The Xiaomi M365, a popular electric scooter used by several ride-share companies such as BIRD as well as for personal ownership, is vulnerable to remote hacking due to improper password validation.
The scooters are enabled with Bluetooth access which allows the user to interact with the scooters for multiple features including its Anti-Theft System, Cruise-Control, Eco Mode and updating the scooter’s firmware through a dedicated app on the user’s phone.
Zimperium researchers found the scooters were vulnerable to denial of service attacks, as a threat actor could lock a user out of operating the device, the deployment of malware which could take full control of the vehicles, or targeted attacks which could cause the scooter to suddenly break or accelerate.

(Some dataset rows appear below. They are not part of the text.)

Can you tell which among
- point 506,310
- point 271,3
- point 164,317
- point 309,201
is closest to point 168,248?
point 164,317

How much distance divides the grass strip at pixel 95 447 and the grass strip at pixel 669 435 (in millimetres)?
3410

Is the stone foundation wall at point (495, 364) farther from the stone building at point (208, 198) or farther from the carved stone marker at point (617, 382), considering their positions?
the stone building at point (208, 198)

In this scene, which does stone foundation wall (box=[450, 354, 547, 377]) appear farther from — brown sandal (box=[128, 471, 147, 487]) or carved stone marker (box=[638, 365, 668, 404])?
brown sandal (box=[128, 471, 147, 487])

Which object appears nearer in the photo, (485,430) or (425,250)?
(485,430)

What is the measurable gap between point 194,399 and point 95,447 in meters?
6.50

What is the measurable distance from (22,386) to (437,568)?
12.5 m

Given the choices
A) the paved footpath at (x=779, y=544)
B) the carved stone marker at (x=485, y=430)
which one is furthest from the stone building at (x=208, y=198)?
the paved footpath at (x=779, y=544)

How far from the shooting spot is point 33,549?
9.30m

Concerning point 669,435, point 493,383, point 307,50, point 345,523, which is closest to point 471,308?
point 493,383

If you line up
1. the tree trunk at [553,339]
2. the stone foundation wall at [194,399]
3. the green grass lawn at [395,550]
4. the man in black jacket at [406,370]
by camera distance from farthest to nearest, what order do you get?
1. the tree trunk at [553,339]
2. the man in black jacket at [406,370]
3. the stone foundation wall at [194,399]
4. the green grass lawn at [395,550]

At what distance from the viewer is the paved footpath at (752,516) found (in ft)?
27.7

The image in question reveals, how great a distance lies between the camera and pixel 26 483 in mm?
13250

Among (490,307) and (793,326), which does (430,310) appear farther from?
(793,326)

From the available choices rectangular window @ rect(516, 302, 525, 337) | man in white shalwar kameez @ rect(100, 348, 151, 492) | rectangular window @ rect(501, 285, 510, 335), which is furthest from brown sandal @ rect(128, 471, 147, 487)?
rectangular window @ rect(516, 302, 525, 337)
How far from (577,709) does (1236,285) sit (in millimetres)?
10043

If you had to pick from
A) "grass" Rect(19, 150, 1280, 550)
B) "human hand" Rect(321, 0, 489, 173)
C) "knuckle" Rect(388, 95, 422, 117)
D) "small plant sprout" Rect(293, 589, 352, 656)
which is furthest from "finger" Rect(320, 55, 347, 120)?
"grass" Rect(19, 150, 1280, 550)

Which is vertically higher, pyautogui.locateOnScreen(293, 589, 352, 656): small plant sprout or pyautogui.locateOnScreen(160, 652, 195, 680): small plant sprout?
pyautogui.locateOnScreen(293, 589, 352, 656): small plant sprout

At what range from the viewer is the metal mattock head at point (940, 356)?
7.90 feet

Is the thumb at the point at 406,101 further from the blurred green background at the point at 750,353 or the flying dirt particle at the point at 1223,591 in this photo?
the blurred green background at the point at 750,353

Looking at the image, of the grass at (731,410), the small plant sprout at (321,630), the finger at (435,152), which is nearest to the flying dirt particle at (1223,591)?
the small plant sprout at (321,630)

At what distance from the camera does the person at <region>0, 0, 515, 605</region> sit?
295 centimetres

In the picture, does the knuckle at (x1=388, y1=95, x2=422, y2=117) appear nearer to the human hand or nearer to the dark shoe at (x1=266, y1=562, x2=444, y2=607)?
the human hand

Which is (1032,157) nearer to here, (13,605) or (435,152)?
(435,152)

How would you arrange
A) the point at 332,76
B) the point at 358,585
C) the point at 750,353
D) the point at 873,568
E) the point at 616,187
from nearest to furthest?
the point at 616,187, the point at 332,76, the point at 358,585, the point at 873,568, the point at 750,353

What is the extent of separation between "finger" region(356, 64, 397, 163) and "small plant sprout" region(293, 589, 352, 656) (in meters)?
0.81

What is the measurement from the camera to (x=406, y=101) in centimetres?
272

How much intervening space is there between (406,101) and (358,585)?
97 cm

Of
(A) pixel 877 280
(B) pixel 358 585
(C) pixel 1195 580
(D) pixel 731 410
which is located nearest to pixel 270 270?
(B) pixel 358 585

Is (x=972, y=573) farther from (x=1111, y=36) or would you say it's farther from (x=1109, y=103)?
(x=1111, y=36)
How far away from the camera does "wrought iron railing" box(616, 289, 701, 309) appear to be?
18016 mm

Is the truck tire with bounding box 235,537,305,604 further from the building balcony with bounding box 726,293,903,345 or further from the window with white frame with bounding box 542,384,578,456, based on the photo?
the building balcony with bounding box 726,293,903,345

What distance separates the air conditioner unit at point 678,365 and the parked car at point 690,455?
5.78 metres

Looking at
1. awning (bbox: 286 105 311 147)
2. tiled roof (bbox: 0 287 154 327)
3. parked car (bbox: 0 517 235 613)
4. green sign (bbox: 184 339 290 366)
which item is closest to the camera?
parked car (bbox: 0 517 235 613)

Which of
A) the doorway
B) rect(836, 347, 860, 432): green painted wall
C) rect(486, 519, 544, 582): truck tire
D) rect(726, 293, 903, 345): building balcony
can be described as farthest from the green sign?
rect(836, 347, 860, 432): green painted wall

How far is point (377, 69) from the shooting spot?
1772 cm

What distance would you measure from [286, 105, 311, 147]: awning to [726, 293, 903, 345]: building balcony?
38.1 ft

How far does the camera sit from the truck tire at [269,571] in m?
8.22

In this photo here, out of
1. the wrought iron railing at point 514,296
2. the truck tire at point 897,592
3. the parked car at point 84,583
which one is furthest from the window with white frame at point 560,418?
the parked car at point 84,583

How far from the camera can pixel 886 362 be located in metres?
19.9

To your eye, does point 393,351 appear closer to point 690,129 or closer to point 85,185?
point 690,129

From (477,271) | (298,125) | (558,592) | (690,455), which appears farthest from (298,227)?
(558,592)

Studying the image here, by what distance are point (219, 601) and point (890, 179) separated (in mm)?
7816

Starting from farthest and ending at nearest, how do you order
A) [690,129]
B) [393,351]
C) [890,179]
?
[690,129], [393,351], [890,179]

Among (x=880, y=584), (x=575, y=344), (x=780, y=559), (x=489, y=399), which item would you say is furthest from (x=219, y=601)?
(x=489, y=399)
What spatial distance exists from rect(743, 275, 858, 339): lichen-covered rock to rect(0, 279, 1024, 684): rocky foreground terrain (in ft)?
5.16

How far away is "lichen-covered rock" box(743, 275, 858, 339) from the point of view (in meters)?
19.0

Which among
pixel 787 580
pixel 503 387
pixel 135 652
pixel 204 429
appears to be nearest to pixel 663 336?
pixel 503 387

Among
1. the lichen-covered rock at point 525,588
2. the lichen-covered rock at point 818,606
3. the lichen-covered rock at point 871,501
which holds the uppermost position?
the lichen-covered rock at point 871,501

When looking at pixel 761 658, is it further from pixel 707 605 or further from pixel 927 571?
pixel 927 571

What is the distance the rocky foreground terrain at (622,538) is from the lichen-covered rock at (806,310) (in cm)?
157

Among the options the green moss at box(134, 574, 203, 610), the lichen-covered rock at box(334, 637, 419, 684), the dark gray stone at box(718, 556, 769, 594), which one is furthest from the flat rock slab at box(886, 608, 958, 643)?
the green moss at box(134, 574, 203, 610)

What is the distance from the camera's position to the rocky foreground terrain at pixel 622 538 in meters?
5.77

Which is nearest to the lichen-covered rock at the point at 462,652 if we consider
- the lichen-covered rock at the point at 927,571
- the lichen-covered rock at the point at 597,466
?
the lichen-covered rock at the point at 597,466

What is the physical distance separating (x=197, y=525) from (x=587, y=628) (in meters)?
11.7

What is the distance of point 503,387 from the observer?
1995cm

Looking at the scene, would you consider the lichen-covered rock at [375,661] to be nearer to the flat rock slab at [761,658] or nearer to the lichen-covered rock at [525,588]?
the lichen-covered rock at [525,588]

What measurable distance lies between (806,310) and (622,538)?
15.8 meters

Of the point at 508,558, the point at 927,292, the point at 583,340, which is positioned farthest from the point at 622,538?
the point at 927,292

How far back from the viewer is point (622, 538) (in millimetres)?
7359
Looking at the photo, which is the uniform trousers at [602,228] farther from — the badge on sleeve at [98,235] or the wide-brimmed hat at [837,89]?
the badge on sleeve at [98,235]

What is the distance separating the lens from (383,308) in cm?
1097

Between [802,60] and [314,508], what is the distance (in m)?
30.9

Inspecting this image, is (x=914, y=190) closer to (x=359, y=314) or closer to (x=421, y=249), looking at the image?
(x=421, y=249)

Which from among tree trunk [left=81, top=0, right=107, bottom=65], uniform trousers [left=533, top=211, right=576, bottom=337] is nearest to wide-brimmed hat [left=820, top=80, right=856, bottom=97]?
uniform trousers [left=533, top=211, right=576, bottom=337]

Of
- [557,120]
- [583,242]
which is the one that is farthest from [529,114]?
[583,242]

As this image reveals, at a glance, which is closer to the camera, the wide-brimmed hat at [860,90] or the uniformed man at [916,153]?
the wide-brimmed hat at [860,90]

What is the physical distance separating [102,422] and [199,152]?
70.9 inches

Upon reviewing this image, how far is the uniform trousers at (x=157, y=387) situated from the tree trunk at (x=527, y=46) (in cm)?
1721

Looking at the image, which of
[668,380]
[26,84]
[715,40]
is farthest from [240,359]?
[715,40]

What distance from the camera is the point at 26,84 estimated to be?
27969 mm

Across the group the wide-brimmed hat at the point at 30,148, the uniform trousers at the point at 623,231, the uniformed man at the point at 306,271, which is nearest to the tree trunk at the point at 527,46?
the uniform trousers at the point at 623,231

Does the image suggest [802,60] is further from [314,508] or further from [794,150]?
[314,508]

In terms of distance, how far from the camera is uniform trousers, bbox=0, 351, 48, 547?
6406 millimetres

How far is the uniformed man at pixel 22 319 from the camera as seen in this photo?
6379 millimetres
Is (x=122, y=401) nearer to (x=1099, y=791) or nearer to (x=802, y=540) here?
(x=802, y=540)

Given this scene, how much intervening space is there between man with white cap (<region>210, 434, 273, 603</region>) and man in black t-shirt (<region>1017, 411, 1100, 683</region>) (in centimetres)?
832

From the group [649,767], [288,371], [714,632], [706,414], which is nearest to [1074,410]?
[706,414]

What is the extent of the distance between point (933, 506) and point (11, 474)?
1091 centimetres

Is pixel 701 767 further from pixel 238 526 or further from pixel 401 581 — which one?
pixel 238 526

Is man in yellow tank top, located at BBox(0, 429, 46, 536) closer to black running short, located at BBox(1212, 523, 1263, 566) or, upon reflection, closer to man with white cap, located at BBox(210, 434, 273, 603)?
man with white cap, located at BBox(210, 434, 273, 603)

Although every scooter is protected by a password that can be changed by the owner, researchers found the scooter and all commands could be executed without the password because the password was only validated on the application side and the scooter itself doesn’t keep track of the authentication state, according to a Feb. 12 blog post that said, “we can use all of these features without the need for authentication."
To prevent an attacker from connecting to the M365 scooter remotely, it is possible to use Xiaomi’s application from your mobile before riding and connect to the scooter, once your mobile is connected and kept connected to the scooter an attacker won’t be able to remotely flash malicious firmware or lock your scooter,” the post said.
Fortunately a temporary mitigation solution was released for the scooter by using the Xiaomi mobile app to connect to the scooter before riding. As long as the mobile connection is kept between the mobile app and the scooter, an attacker won't be able to remotely flash malicious malware or lock the scooter.